In the heart of a left-leaning Israeli, this can’t help but resonate. In my mind, Tania represents the two-state solution: a compromise that could have lead to a certain degree of peace and justice.

True, in the Israeli narrative, it is the Palestinians who “turned the tables” on us at Camp David, but this is long after Israel, during Netanyahu’s first term in office, began retracting from the Oslo process. Since then we have resisted all constructive initiatives: the Geneva Initiative, the Arab Initiative, etc. Like Onegin, we placed the envelopes back on the very tables on which they were sealed, bowed elegantly, and headed away on our troika.

Do we regret it now? Some of us do. The government doesn’t. It’s engaged ever more passionately in the insanity of settlement construction and approval. Its ministers are plotting elaborate schemes for the annexation of Area C and the implementation of proper, legislated apartheid for most West Bank Palestinians. The government, like most Israeli dignitaries that attended the Onegin premiere on Monday, left this story during intermission, unwilling to watch the somber last act.

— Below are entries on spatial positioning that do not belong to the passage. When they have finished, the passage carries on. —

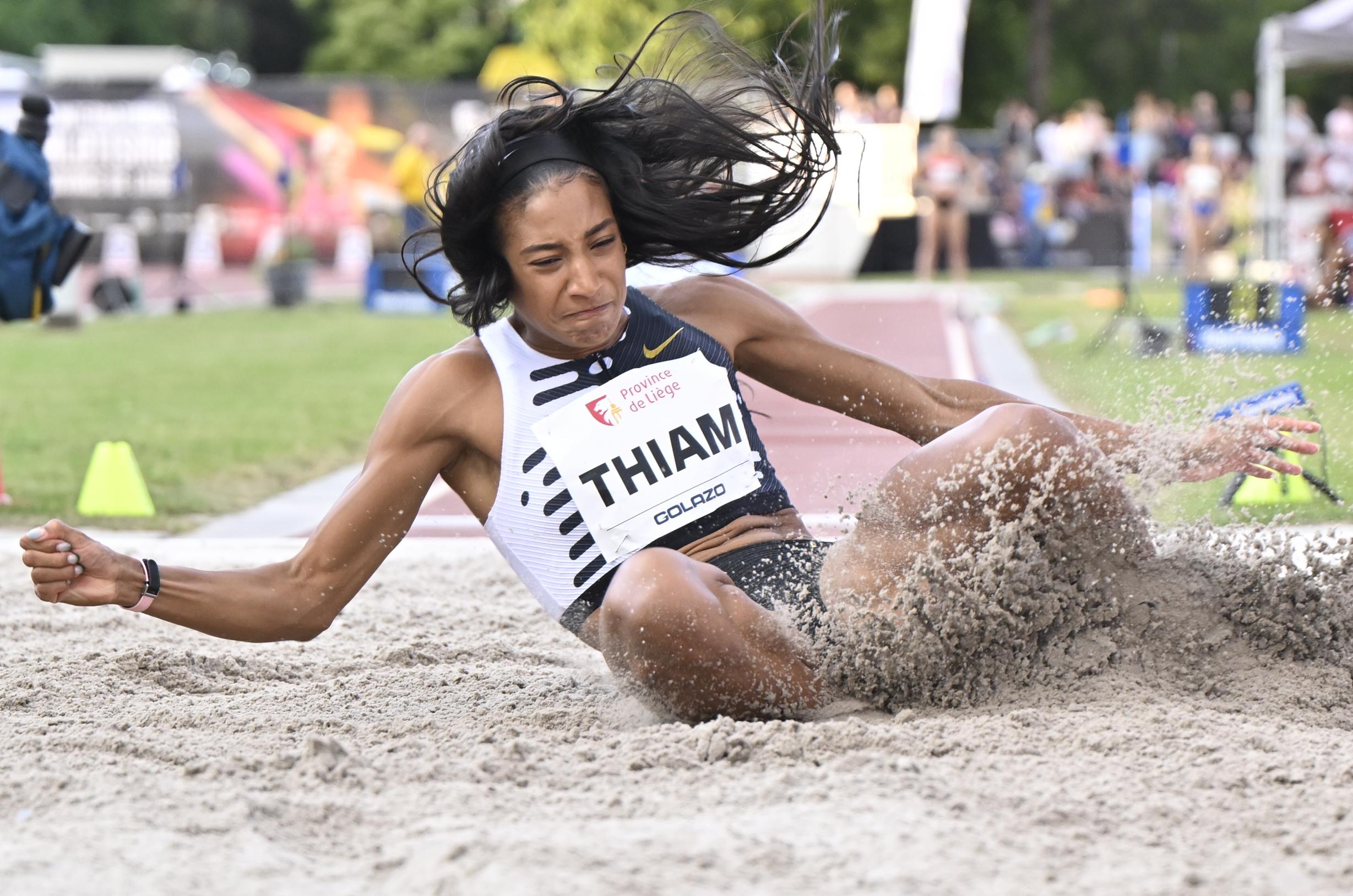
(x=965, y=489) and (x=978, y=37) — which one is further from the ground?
(x=978, y=37)

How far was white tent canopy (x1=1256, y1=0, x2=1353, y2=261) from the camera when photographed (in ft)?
52.3

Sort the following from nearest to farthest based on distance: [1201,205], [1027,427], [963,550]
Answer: [1027,427]
[963,550]
[1201,205]

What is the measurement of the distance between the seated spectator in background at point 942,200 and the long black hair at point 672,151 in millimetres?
17215

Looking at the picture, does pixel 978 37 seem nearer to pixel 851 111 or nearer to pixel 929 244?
pixel 929 244

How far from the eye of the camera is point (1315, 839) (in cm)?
264

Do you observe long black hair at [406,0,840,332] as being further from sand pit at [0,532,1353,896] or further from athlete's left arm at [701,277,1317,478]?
sand pit at [0,532,1353,896]

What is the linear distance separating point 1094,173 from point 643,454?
22838 millimetres

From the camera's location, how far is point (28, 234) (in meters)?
6.54

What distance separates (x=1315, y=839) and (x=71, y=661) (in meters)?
3.04

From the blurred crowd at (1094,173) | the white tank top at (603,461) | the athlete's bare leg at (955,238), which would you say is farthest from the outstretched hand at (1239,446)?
the athlete's bare leg at (955,238)

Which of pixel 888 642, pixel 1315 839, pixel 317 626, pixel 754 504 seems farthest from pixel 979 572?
pixel 317 626


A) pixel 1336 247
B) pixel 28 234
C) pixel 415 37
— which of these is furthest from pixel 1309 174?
A: pixel 415 37

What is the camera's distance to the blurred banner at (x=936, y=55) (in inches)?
842

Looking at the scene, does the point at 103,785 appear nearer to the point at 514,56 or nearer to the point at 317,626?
the point at 317,626
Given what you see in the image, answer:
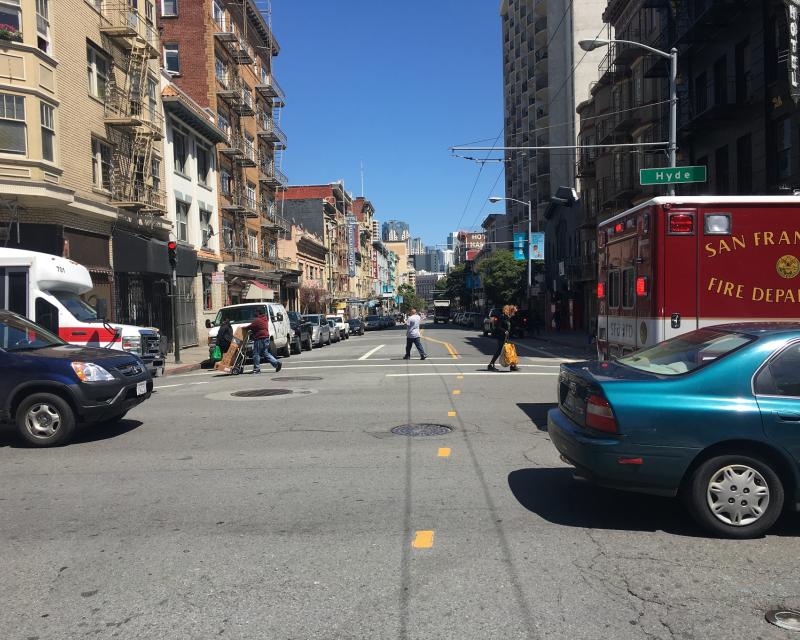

Among those dignitaries was President Shimon Peres, who addressed the audience before the curtain first rose. Peres spoke of the special relations between Israel and Russia, he praised Russian culture, and expressed his delight with poet Avraham Schlonsky’s translation of the Pushkin novel. I leaned over to Ruthie, my girlfirend, whispering that our president is well known for reading only the backs of books and making bad mistakes about details.

Just then Peres said: “Pushkin himself died in a duel, precisely like his hero, Eugene Onegin.” Oops. Onegin does not die in a duel. He kills. The entire tragedy stems from the fact that life goes on, and that the errors we made remain to haunt us. Peres, who, as a mastermind behind the Oslo Accords, played Tania’s messenger in the first act, refuses to acknowledge that the country over which he now presides has wasted its youth, and is likely headed for a bleak old age.

It does not end like an opera, not so far, at least. No diva is sprawled on the stage, a dagger in her heart and a ballistic missile with a nuclear warhead emerging from her throat. Currently Israel is still a country which both great Russian opera houses grace with their performances. I urge them to stop. Part of the reason that we keep rejecting Tania is that we lack nothing, not even great sopranos like Ekaterina Shcherbachenko.

Just as the Bolshoi brought true joy to Tel Aviv’s opera buffs, Israel’s Minister of Internal Security forced the cancellation of the Palestinian children’s theater festival, set to take place in East Jerusalem. Is it any wonder why I stepped out of this production with much darker thoughts than I did six years ago in Eilat? Life still “sucks,” but “dealing with it” becomes more and more difficult. We need to try harder and work on a happier ending.